● EXTRACT PROVIDED:
Sequester Punishes State's Skilled Nursing Facilities
COLUMBUS, Ohio, Feb. 28, 2013 /PRNewswire-USNewswire/ -- As the hours wind down to the start of sequestration under the federal budget legislation, Ohio's skilled nursing facilities are bracing for another in a series of cuts.
"The sequester will cost skilled nursing facilities in this state another $37.3 million," said Peter Van Runkle, Executive Director of the Ohio Health Care Association (OHCA), the state's largest long-term care association. Sequestration includes a 2% reduction in Medicare payments to skilled nursing facilities.
"Coming on top of the various other cuts we have sustained over the past couple of years, the federal government's latest action will take still more resources away from day to day care of some of the most vulnerable Ohioans," Van Runkle said. Skilled nursing facilities were the targets of $360 million in Medicaid cuts at the state level in 2011, coupled with $400 million in federal Medicare reductions later the same year, among other cuts.
"The sad thing is that these Medicare cuts affect our efforts to rehabilitate people and get them back home after surgery or an acute illness or injury," Van Runkle added. Medicare covers up to 100 days of skilled nursing care following a hospital stay.
The Ohio Health Care Association is a non-profit association of more than 800 skilled nursing care facilities, assisted living communities, and providers serving people with intellectual and developmental disabilities, representing over 60,000 individuals. Many OHCA members also provide a variety of home and community-based services. OHCA is the largest long-term care association in the state, and the only chartered Ohio affiliate of the American Health Care Association, representing more than 12,000 long-term care communities nationwide.

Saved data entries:
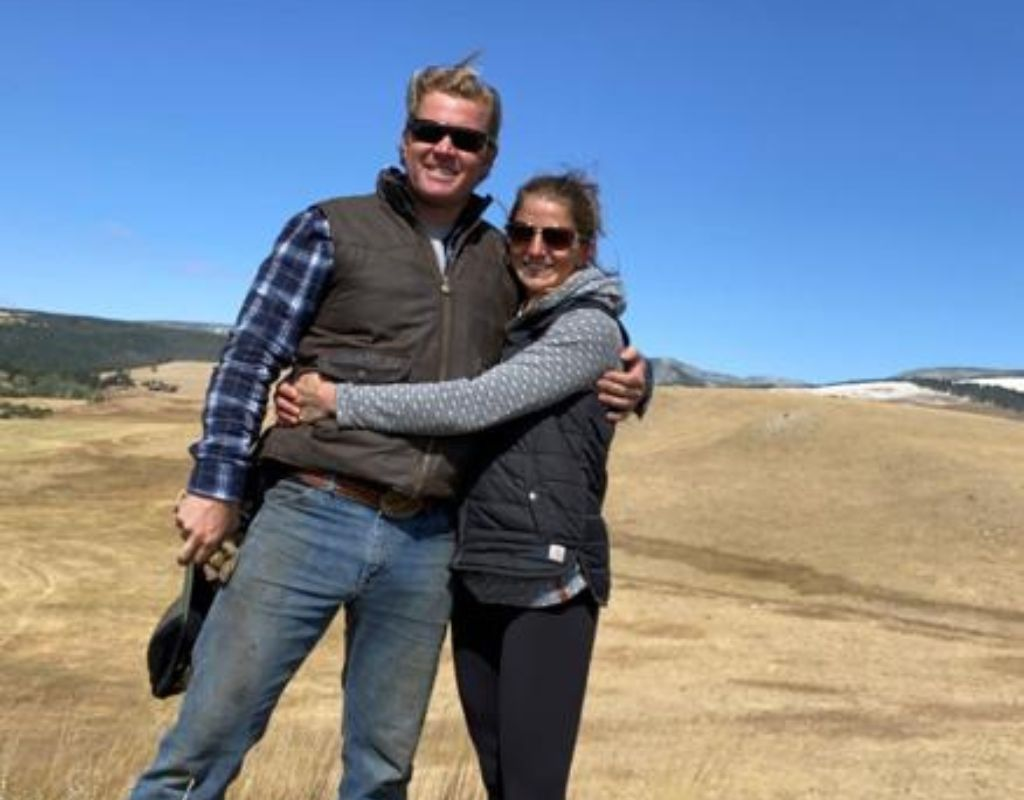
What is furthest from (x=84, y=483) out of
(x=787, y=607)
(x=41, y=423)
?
(x=787, y=607)

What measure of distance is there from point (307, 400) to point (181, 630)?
0.70 meters

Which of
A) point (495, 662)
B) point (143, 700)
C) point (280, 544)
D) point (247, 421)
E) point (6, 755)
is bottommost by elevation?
point (143, 700)

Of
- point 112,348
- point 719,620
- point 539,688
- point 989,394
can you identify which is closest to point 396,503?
point 539,688

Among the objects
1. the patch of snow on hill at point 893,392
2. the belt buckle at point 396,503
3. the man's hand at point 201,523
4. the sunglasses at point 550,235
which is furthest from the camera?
the patch of snow on hill at point 893,392

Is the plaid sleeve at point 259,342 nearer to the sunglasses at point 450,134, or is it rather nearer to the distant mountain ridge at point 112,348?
the sunglasses at point 450,134

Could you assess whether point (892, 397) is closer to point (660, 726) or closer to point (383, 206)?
point (660, 726)

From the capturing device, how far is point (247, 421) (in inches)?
123

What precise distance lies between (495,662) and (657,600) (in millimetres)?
14465

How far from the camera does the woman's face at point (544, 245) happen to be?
10.9 ft

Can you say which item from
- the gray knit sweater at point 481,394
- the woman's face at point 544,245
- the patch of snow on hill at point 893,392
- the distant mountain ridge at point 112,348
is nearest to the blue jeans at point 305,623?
the gray knit sweater at point 481,394

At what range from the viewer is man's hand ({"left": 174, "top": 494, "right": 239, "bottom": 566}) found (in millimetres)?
3064

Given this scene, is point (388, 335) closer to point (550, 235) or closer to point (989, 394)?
point (550, 235)

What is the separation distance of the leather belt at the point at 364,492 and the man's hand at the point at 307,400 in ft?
0.45

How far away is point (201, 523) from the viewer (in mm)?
3066
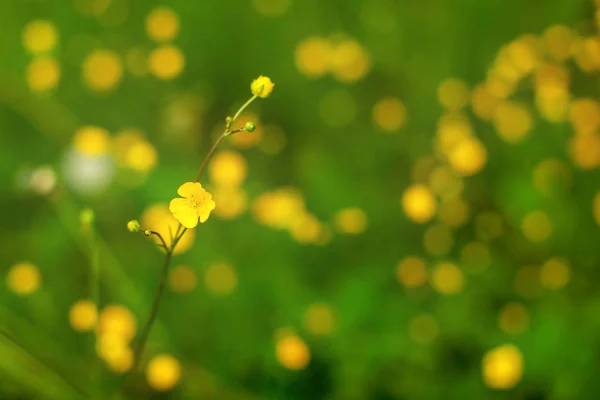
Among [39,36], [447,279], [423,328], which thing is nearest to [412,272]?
[447,279]

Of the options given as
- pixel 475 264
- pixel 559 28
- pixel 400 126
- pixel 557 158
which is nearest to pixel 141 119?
pixel 400 126

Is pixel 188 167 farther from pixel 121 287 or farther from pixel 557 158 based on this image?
pixel 557 158

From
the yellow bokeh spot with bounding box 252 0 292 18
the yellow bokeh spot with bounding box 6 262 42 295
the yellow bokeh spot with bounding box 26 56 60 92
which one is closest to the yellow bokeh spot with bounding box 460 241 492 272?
the yellow bokeh spot with bounding box 252 0 292 18

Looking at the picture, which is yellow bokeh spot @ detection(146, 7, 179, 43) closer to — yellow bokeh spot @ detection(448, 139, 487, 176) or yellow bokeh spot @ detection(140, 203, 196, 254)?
yellow bokeh spot @ detection(140, 203, 196, 254)

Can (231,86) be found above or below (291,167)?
above

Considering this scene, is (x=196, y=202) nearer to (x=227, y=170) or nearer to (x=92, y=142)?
(x=227, y=170)

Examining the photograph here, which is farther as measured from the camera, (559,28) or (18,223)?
(559,28)
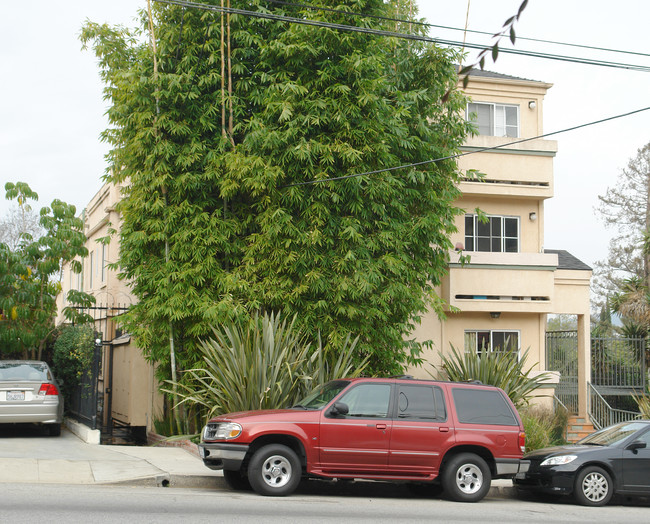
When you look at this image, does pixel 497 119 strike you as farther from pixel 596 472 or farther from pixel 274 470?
pixel 274 470

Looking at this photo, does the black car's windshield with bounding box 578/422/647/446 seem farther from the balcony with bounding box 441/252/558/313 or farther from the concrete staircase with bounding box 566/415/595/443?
the concrete staircase with bounding box 566/415/595/443

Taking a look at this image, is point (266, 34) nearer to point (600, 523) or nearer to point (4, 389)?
point (4, 389)

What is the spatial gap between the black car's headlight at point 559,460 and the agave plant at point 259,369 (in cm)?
416

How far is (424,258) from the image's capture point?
18625mm

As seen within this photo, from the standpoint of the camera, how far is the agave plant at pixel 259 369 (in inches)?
588

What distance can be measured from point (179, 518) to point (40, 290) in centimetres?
1174

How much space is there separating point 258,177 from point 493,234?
29.7 ft

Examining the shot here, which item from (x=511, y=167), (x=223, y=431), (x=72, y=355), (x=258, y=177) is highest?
(x=511, y=167)

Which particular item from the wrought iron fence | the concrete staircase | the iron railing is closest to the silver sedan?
the concrete staircase

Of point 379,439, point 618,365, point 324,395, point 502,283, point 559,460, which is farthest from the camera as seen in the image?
point 618,365

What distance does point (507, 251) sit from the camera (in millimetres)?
22781

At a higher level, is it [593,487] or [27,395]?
[27,395]

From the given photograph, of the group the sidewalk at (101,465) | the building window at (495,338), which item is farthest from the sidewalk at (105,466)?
the building window at (495,338)

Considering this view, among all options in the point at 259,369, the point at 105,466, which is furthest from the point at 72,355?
the point at 105,466
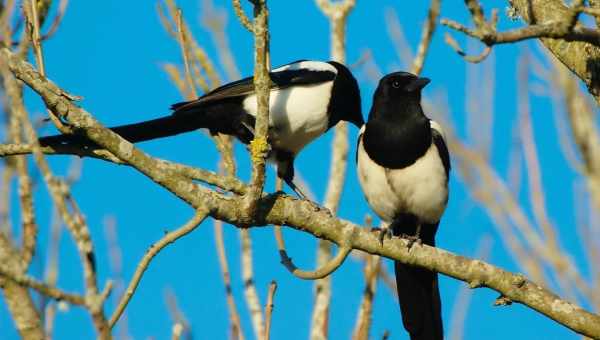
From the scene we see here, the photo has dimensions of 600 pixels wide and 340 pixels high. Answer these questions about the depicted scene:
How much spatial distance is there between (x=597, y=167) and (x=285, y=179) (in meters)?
1.81

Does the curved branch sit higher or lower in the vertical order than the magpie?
lower

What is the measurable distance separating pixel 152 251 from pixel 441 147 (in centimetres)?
231

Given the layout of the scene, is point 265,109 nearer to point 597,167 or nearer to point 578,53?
point 578,53

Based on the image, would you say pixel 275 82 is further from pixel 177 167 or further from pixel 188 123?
pixel 177 167

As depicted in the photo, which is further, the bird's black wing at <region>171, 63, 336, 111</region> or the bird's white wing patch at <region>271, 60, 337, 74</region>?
the bird's white wing patch at <region>271, 60, 337, 74</region>

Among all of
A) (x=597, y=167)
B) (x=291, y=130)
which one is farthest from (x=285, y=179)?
(x=597, y=167)

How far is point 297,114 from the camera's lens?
485cm

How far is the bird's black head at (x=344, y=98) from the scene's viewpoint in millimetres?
5027

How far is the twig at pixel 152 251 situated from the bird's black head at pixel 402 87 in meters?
2.01

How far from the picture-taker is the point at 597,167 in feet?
17.4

● TASK DESCRIPTION: Output the portion of the press release on Ohio's skilled nursing facilities between "Sequester Punishes State's" and "skilled nursing facilities.", inclusive, copying it word for word.

● SOLUTION FOR THIS PROBLEM:
Sequester Punishes State's Skilled Nursing Facilities
COLUMBUS, Ohio, Feb. 28, 2013 /PRNewswire-USNewswire/ -- As the hours wind down to the start of sequestration under the federal budget legislation, Ohio's skilled nursing facilities are bracing for another in a series of cuts.
"The sequester will cost skilled nursing facilities in this state another $37.3 million," said Peter Van Runkle, Executive Director of the Ohio Health Care Association (OHCA), the state's largest long-term care association. Sequestration includes a 2% reduction in Medicare payments to skilled nursing facilities.